Look! Microsoft has a new logo!
Would you like to see it?
All right then.
Isn’t it brilliant? You see the way the four little boxes are just like a … wait for it … anyone, anyone?
Yes that’s right. A window. Isn’t that simply genius at work? And look how the word Microsoft is in a really plain sans-serif font called Segoe, but the f and the t are joined by a natural ligature. That’s amazing. It suggests simplicity and purpose. It sends out a strong corporate message: We’re gonna give you, eh, Windows. And it’s gonna be real, eh, simple. Yeah, simple. That’s right.
Now, I’m not a graphic designer, but maybe that’s why the new Microsoft logo looks exactly like something I’d knock together before the real graphic designer sees it and falls down laughing.
Apparently, Microsoft are introducing this logo for the launch of Windows 8, of which more another time, and normally I wouldn’t give a rat’s arse what sort of branding they use. It’s just that this one seemed to push the boundary a little too far for my personal taste, and it reminded me of the standard excuse talentless people use to defend their stripped-down, cutting-edge creations: It’s a nice clean design.
That translates as We couldn’t think of anything better and since you have no imagination, you’ll definitely swallow this guff. Now pay us!
It matters not a whit to me how much Microsoft paid for this ultra-clean design, but I bet there were many boardroom presentations, gallons of Pantone, acres of power-dressing and some eyeball-to-eyeball hard-nosed haggling before they finally came up with this. Piece. Of. Shit.
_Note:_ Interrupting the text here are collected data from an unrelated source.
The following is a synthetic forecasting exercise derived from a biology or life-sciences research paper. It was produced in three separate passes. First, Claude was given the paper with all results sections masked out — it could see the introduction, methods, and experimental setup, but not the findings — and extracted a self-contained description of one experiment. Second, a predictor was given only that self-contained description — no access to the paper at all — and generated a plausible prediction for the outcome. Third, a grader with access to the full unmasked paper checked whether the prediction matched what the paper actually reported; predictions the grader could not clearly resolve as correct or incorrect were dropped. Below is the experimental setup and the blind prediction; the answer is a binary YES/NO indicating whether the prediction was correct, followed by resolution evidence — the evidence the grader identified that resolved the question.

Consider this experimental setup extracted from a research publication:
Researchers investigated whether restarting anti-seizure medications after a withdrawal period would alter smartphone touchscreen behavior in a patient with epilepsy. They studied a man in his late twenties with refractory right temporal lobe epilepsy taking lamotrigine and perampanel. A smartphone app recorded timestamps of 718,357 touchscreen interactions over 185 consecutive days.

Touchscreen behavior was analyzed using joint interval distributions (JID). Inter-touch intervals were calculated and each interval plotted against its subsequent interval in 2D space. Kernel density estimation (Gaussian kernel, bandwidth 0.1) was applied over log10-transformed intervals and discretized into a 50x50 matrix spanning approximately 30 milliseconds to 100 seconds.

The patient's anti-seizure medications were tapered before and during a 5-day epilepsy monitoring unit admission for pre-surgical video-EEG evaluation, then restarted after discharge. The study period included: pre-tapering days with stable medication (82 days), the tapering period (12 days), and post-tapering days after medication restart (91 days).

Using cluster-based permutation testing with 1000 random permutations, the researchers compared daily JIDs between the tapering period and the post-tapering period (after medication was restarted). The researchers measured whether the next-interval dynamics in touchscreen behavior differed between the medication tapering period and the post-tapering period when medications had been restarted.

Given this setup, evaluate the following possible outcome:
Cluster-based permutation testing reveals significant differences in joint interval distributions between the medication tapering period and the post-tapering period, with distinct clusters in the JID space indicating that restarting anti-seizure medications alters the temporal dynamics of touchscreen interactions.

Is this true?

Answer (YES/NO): YES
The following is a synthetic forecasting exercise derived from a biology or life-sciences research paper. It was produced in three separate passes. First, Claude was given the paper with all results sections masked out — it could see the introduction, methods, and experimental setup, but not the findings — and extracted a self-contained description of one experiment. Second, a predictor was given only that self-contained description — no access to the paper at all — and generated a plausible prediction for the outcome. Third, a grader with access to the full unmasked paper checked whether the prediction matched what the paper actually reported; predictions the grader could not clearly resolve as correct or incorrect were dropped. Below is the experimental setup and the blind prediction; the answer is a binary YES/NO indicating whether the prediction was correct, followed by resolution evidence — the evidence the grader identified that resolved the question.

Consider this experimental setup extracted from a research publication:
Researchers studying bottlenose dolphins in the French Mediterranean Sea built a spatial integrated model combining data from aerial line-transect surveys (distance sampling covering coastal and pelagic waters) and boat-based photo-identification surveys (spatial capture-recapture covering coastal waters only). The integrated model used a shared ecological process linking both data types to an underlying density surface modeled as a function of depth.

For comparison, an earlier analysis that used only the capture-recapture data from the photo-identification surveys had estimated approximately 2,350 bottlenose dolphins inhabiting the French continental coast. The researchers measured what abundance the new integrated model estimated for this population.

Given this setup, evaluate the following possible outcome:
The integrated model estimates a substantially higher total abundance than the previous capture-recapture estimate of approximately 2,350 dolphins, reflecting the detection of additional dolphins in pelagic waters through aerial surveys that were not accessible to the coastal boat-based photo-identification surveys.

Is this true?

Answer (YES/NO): NO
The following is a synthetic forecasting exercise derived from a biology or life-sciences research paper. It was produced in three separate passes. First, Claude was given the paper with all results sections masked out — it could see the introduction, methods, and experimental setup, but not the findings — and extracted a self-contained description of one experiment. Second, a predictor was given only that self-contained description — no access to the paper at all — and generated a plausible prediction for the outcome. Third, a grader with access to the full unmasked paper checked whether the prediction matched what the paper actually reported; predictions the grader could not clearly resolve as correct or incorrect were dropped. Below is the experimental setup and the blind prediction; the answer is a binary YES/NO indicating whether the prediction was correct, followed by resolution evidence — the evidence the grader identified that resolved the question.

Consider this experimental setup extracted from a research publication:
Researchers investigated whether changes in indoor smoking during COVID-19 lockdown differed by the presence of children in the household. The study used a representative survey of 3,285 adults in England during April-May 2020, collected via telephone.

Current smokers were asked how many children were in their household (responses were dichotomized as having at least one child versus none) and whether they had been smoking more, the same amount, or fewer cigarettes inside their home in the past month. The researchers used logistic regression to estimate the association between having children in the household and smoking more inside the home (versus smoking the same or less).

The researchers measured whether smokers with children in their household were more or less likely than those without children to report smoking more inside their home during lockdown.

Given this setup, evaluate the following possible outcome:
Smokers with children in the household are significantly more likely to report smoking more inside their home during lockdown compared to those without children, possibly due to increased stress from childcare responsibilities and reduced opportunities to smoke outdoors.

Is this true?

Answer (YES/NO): NO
Why do I care? I don’t, or at least, not about Microsoft. They’ll get by somehow without my help. What I’m more triggered by is the mentality that can persuade intelligent people they’re looking at something wonderful when in reality they’re looking at rubbish. I have to admire that sort of sheer brass chutzpah, but that doesn’t mean I have to understand it, much less condone or even praise it.
Hello, Microsoft, we’re Mad Men.
It’s a microcosm for all of our insecurities, isn’t it? Didn’t the whole world fall for the fast-talking bunco-artists of Wall Street and the City of London? Didn’t we here in this little country swallow the smooth assurances of spivs in Anglo and Nationwide?
Who remembers the ludicrous rebranding of AIB, with a new logo that looked like a budgie shitting on a cow?
That little picture cost a fortune.
Then they changed the name to Allied Irish Bank Bank, and nobody laughed, because the whole thing was recommended by management consultants and designers, the priestly class whose word will never be challenged by business people because behind it all, they know they’re ignorant, uncultured buffoons who just happen to have some money.
The same thing happens with governments, for the most part composed of ignorant uncultured buffoons who just happen to have other people’s money. And by other people’s, read yours and mine.
I suppose, come to think of it, there’s a certain comfort in knowing that Microsoft can be just as empty-headed as banks and governments. Or maybe that’s even more depressing.
I’ll have to go and think about this.